> [What this task involves] Copy the passage in the SGAN microscopy paper summary below word for word, from "- Combines unlabelled" to "images per class.".

> [Document section]
....................

Semi supervised GAN for smart microscopy, fast and data efficient cell cycle classification
Rajeev Manick, Youssef El Habouz, Maëlle Guillout, Celia Martin, Julia Bonnet + 6 more
TLDR
This paper introduces SGAN for robust, data-efficient cell cycle classification in smart microscopy, achieving high accuracy with minimal labeled data.
Key contributions
- Introduces SGAN for robust cell-cycle stage classification in smart microscopy.
- Combines unlabelled images with synthetic samples to mitigate limited data annotation.
- Achieved 93% accuracy on Mitocheck dataset using only 80 labeled images per class.
- Generic and adaptable to new labeling schemes, cell lines, or microscopy modalities.
Why it matters
This paper addresses the critical need for data-efficient and adaptable classification in smart microscopy. By reducing reliance on large annotated datasets, it enables real-time, automated analysis across diverse biological applications. This advances the development of truly smart, autonomous microscope systems.
Original Abstract
Modern optical microscopes are fully motorised; however, transforming them into truly smart systems requires real-time adjustment of acquisition settings in response to detected objects and dynamic biological events. At the core are classification algorithms that commonly depend on customised softwares and are generally designed for narrowly-defined biological applications. In addition, they often require substantial annotated datasets for effective training. We introduce a semi-supervised generative adversarial network (SGAN) for robust cell-cycle stage classification under low-resource conditions, adaptable to diverse cellular structures. The framework combines unlabelled microscopy images with synthetically generated samples to mitigate limited annotation, while preserving stable performance even when the unlabelled subset is class-imbalanced. Tested on the Mitocheck dataset, which features five mitosis classes, the model achieved $93 \pm 2\%$ accuracy using only 80 labelled per class and 600 unlabelled images. The proposed algorithm is generic and can be readily adapted to new labeling schemes, classification targets, cell lines, or microscopy modalities through transfer learning. SGAN is well suited for integration into automated microscopes, enabling efficient and adaptable image analysis across diverse biological and microscopy applications.

....................

> [Provided records]
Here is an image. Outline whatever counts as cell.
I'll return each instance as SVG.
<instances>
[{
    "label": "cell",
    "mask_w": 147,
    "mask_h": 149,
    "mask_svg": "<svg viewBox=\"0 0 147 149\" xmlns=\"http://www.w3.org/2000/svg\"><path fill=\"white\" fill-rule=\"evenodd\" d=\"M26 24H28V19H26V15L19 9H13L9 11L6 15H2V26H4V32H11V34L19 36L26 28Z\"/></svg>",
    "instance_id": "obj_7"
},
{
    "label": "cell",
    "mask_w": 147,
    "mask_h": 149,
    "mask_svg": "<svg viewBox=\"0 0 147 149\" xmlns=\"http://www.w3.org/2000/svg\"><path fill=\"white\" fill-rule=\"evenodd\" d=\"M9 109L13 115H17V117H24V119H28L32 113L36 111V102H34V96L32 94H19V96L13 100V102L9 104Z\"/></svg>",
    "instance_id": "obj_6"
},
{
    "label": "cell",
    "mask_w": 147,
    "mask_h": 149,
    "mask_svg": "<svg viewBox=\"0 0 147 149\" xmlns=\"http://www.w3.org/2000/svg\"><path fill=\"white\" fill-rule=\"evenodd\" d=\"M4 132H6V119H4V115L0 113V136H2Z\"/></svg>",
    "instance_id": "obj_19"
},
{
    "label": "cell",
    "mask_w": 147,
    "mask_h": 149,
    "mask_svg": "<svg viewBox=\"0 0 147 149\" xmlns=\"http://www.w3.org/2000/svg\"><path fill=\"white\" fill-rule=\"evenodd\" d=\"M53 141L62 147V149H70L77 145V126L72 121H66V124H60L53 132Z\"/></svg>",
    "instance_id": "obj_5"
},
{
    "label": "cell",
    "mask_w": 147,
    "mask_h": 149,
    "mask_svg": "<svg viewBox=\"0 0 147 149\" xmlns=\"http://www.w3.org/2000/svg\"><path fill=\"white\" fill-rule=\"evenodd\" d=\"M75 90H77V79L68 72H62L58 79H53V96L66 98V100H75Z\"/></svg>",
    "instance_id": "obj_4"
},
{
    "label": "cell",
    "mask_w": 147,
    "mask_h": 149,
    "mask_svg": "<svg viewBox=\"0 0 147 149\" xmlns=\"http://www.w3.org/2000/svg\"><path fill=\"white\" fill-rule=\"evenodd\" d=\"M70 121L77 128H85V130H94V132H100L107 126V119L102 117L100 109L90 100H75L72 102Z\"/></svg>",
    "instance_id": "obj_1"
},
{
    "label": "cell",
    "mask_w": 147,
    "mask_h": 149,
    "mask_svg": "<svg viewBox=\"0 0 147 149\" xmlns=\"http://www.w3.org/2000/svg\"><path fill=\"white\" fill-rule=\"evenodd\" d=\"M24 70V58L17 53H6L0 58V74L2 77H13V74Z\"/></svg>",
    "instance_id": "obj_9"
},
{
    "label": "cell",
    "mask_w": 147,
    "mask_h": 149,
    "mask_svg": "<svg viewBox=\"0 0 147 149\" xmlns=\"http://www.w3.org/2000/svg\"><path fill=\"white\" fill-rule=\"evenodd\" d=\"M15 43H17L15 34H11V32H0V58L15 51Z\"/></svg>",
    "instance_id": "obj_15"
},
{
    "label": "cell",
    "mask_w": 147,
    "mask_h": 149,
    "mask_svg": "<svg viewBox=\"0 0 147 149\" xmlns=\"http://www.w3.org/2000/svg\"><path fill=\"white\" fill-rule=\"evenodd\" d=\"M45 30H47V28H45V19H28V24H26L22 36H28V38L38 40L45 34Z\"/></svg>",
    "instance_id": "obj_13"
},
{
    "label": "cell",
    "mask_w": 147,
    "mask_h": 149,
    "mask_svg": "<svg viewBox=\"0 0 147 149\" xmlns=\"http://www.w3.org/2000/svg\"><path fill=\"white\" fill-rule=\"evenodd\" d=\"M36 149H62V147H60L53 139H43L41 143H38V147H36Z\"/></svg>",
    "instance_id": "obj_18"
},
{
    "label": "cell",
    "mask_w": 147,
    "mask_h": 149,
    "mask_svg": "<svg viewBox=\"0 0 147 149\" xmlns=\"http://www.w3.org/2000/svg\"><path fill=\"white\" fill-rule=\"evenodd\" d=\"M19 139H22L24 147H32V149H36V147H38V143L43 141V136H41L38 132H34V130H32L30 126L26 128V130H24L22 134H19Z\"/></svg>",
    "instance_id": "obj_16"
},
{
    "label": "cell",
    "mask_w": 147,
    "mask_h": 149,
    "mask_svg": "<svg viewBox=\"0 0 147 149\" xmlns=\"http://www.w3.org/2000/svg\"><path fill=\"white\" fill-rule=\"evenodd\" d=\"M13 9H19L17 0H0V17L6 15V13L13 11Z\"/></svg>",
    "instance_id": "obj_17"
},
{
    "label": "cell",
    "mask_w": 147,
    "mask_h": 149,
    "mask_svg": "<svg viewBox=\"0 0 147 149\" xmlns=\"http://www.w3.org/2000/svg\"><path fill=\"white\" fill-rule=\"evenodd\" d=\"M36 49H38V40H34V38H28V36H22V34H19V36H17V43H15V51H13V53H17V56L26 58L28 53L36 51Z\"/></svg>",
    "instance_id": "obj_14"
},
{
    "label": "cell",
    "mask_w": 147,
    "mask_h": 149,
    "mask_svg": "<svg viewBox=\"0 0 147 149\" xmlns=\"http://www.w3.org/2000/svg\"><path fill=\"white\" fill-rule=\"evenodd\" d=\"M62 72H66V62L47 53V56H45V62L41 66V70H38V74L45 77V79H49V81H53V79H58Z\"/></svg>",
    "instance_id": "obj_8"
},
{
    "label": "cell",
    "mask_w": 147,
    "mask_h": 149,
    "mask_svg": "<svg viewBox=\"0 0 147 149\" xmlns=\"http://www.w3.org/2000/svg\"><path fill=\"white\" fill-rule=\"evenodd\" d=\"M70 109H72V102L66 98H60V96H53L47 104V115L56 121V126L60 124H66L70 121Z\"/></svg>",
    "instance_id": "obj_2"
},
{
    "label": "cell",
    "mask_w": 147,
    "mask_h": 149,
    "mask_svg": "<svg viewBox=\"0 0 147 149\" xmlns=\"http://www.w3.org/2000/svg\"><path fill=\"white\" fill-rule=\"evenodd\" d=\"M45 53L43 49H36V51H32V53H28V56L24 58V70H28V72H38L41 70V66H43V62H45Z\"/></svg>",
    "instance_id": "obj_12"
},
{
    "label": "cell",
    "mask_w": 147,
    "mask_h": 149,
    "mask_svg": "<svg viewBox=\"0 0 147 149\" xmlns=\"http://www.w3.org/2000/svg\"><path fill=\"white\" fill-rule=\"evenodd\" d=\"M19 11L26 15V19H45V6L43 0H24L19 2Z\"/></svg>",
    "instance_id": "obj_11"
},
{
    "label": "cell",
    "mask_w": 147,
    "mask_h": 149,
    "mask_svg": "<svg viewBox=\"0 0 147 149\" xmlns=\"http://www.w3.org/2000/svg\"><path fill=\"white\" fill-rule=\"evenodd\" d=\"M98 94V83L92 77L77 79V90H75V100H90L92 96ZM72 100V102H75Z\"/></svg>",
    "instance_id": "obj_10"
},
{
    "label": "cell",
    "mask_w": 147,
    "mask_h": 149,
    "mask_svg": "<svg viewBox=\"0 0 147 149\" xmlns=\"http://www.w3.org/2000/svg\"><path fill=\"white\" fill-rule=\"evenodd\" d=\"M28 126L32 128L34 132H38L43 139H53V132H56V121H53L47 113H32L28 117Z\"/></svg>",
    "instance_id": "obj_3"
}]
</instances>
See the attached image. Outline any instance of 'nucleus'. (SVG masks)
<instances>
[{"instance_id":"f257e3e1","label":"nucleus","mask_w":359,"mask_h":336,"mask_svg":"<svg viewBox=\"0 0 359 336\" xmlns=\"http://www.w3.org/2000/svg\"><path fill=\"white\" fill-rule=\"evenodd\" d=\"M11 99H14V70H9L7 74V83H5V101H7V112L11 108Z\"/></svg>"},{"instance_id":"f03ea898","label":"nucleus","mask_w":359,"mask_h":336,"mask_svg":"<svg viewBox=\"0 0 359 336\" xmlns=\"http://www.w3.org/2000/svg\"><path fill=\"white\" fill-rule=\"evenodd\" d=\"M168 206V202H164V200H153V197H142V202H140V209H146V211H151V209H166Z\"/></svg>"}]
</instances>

....................

> [Written answer]
- Combines unlabelled images with synthetic samples to mitigate limited data annotation.
- Achieved 93% accuracy on Mitocheck dataset using only 80 labeled images per class.